**Information given:**
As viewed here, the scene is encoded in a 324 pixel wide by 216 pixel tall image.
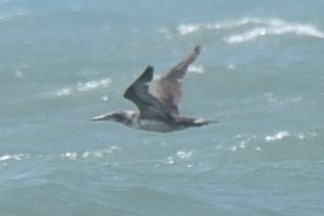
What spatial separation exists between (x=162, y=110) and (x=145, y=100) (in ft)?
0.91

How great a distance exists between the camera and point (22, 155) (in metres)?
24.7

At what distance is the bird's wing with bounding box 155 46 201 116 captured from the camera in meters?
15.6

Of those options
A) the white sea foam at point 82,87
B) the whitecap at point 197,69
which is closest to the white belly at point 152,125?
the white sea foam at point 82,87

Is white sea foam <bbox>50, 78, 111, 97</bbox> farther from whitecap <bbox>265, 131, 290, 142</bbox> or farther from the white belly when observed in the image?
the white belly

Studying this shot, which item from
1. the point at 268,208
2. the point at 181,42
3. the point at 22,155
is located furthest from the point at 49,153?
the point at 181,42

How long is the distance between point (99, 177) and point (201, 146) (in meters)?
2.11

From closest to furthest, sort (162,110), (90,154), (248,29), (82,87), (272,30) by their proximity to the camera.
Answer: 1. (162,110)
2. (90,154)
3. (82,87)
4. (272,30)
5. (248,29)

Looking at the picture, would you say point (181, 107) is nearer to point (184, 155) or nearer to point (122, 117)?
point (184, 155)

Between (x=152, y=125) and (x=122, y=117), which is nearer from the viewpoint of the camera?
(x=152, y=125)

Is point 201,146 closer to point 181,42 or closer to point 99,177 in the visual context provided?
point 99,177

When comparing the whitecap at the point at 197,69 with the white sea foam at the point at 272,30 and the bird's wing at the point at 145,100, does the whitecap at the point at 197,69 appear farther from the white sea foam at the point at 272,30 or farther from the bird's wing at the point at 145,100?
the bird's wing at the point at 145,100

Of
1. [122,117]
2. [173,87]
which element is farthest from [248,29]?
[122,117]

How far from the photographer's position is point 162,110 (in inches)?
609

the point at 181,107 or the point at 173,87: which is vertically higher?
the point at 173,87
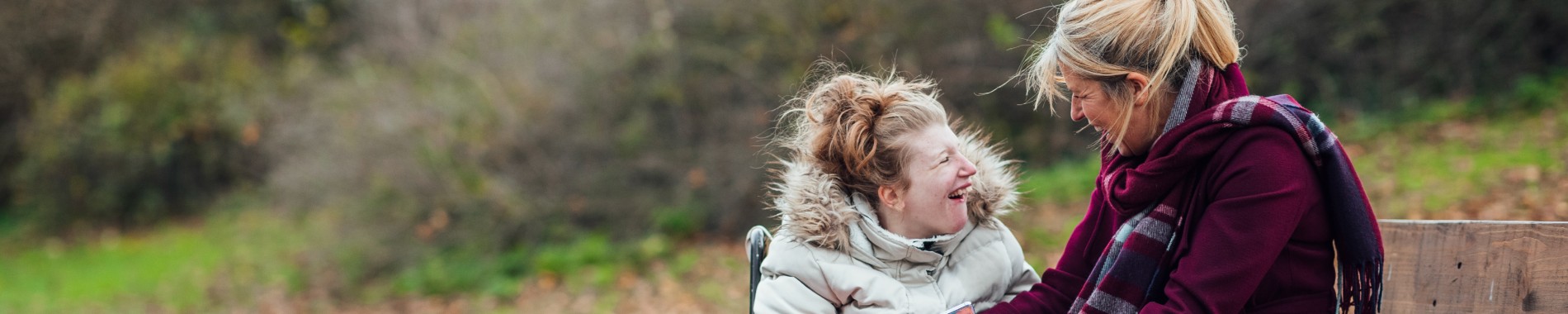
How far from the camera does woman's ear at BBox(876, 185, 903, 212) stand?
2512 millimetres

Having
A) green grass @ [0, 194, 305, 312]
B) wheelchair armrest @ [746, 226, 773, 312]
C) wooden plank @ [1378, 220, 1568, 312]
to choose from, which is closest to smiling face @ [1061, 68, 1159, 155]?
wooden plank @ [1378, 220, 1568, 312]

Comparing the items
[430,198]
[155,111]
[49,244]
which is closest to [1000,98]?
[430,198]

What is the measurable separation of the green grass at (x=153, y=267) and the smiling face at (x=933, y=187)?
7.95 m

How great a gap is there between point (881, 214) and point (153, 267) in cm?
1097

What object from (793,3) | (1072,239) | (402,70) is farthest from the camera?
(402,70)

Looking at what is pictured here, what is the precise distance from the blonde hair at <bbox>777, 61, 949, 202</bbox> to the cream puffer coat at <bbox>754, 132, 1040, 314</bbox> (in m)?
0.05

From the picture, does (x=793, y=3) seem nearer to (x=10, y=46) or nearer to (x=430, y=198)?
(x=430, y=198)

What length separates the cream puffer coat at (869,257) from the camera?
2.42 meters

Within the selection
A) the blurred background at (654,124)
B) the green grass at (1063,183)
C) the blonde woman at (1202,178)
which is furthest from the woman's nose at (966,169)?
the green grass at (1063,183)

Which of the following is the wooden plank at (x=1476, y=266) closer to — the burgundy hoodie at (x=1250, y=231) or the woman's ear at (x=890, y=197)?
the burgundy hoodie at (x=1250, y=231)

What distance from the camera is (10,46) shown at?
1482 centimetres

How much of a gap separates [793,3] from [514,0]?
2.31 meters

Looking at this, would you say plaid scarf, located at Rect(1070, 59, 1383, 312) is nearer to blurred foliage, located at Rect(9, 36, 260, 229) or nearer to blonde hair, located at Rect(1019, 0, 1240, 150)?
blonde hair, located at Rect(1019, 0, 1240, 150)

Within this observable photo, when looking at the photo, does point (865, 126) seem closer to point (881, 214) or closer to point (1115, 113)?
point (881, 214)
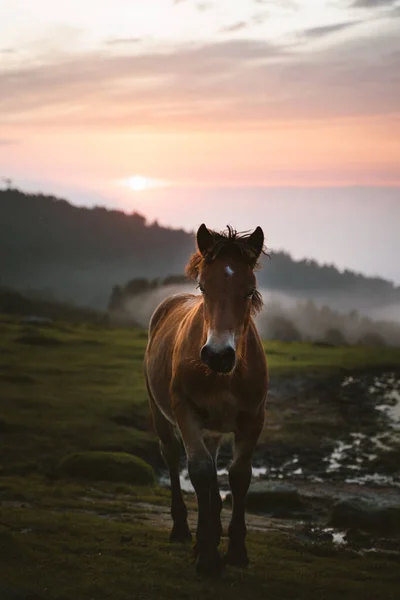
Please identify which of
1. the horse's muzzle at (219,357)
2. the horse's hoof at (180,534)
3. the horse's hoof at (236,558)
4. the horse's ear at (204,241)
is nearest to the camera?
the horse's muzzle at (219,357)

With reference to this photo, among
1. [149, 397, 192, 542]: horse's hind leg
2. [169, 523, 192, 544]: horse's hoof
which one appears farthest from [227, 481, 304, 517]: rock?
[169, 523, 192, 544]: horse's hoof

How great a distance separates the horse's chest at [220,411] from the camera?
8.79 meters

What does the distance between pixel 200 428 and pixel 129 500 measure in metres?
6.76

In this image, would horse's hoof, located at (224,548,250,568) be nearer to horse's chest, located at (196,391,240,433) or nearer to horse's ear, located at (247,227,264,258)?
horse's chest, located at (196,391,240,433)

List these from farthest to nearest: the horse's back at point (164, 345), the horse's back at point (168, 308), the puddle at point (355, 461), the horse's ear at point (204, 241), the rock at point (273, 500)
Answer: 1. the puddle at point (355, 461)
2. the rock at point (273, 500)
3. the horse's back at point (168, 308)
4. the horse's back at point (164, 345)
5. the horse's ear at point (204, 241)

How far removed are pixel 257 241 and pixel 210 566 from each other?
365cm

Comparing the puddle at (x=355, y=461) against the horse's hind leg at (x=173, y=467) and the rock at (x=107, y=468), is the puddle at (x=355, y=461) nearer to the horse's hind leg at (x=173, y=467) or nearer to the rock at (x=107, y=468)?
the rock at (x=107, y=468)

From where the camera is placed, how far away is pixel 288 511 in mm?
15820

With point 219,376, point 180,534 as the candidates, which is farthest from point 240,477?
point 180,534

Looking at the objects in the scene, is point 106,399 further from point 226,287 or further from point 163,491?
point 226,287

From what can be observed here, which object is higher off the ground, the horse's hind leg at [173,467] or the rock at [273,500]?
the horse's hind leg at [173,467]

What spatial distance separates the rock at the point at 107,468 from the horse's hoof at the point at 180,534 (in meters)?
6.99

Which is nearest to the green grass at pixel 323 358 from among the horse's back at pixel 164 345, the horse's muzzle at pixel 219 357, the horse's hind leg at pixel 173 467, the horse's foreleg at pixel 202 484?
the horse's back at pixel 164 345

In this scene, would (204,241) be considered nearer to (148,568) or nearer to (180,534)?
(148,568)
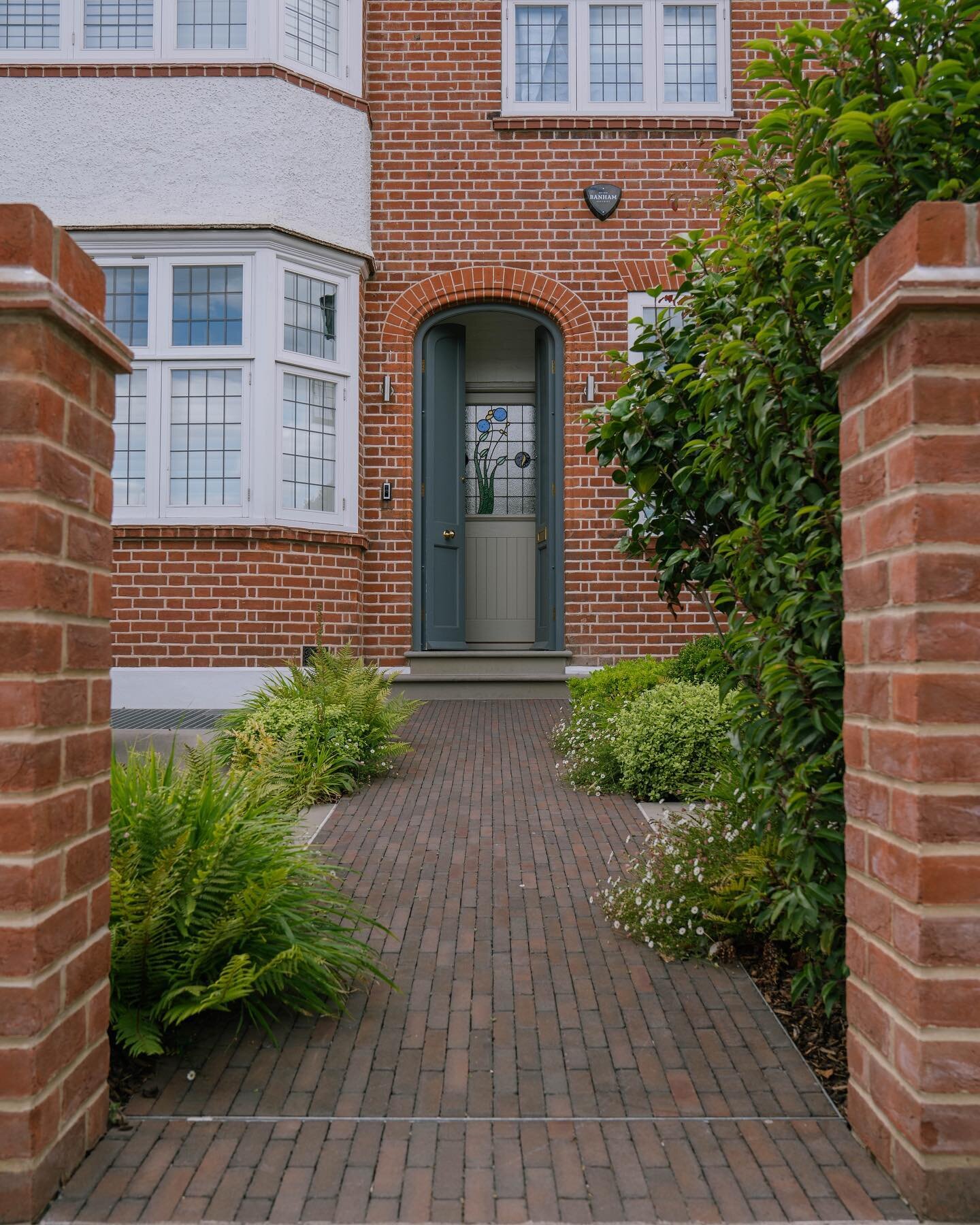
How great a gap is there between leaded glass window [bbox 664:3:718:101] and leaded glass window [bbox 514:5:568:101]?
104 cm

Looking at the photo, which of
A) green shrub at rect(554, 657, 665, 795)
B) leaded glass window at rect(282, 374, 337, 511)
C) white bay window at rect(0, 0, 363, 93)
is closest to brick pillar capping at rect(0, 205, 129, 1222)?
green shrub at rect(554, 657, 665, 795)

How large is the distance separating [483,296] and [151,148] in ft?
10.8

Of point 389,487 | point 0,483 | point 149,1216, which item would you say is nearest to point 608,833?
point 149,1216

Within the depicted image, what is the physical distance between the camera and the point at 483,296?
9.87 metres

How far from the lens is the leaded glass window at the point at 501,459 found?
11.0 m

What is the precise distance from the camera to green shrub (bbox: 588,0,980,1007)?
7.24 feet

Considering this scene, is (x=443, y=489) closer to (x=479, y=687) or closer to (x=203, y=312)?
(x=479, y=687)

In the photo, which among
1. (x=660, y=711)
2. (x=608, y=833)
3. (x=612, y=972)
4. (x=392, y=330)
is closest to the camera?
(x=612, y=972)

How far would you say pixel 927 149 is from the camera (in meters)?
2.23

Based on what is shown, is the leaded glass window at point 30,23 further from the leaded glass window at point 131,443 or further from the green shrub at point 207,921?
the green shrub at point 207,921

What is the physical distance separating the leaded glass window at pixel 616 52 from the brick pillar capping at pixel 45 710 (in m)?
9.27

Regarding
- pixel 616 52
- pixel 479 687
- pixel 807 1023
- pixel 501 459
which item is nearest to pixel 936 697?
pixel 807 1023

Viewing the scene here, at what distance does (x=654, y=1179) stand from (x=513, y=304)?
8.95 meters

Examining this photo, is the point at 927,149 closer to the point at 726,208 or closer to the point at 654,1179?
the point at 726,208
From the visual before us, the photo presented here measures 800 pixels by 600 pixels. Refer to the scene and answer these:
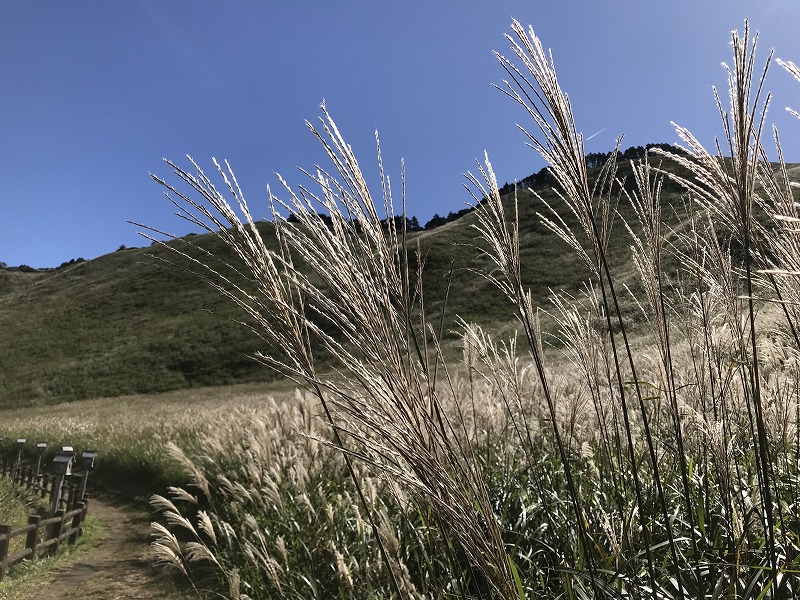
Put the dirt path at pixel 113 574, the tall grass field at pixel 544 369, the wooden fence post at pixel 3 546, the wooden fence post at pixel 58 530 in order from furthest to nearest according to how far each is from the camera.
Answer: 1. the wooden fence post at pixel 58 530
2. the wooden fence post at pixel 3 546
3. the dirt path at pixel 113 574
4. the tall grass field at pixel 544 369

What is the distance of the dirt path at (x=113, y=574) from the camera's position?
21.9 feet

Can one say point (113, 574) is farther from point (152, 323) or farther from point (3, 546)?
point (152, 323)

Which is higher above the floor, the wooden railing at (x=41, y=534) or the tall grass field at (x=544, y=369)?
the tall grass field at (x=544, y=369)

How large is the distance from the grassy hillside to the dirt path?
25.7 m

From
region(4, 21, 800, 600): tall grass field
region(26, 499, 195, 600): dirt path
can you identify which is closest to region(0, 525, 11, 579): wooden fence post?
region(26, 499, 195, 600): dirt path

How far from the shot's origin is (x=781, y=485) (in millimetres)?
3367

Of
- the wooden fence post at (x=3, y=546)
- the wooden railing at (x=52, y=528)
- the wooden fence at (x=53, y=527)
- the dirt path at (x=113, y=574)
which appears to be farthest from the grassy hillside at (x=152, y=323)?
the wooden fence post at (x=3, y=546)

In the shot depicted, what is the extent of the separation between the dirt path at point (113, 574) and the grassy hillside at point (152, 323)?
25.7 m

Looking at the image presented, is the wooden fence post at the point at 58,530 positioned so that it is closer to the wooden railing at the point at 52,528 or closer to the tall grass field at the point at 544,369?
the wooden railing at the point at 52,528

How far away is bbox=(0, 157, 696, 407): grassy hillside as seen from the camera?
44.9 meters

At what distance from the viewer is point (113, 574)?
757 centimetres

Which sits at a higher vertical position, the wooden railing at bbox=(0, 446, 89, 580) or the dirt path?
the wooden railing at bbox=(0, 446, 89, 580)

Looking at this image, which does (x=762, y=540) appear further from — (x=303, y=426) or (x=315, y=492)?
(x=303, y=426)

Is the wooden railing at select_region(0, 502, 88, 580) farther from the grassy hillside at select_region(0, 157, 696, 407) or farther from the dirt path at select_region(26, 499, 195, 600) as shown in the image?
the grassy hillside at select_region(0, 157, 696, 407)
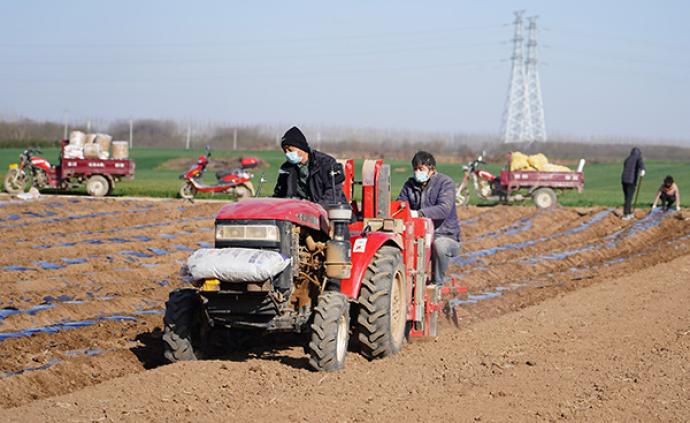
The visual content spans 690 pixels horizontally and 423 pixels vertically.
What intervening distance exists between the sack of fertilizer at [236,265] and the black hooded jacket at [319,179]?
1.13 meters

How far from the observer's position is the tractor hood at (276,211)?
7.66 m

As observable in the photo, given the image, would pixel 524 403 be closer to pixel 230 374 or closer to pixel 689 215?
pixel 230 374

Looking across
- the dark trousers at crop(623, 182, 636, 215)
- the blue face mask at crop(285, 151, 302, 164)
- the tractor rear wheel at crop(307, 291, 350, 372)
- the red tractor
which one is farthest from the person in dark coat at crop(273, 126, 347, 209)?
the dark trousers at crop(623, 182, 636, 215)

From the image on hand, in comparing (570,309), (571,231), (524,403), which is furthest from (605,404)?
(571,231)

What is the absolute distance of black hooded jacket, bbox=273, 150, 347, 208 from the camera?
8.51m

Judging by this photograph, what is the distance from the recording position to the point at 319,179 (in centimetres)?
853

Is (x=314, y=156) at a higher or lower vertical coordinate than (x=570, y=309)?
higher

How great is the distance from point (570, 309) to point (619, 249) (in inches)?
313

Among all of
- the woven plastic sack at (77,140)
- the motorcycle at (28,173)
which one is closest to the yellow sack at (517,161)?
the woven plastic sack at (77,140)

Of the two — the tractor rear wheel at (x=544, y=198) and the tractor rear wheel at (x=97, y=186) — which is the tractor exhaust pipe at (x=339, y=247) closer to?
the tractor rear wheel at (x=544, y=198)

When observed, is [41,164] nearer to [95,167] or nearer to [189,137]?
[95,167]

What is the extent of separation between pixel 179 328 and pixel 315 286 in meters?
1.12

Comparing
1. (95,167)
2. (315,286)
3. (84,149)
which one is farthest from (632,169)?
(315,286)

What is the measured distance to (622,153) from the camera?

**Exercise objective:**
Format the part of the rows that opens with the line containing "Between (x=152, y=125)" and closes with the line containing "2512 millimetres" as a Markdown table with the columns Number and Line. Give one numbered entry per line, skip blank lines, and leave the pictures out.

**Result below:**
| Number | Line |
|---|---|
| 1 | Between (x=152, y=125) and (x=122, y=117), which is nearer from the viewpoint of the camera? |
| 2 | (x=152, y=125) |
| 3 | Is point 201,146 closer to point 181,42 or closer to point 99,177 in the visual context provided? |
| 4 | point 99,177 |
| 5 | When comparing the whitecap at the point at 197,69 with the white sea foam at the point at 272,30 and the bird's wing at the point at 145,100, does the whitecap at the point at 197,69 appear farther from the white sea foam at the point at 272,30 or farther from the bird's wing at the point at 145,100? |
| 6 | the bird's wing at the point at 145,100 |
| 7 | Of |
| 8 | 1. [122,117] |
| 9 | 2. [173,87] |
| 10 | which element is farthest from [248,29]? |
| 11 | [122,117] |
| 12 | How far from the photographer's position is point 162,110 (in inches)? |
| 13 | 609 |
| 14 | the point at 181,107 or the point at 173,87: which is vertically higher? |
| 15 | the point at 173,87 |
| 16 | How far from the camera does woman's ear at BBox(876, 185, 903, 212) stand? |
| 17 | 2512 millimetres |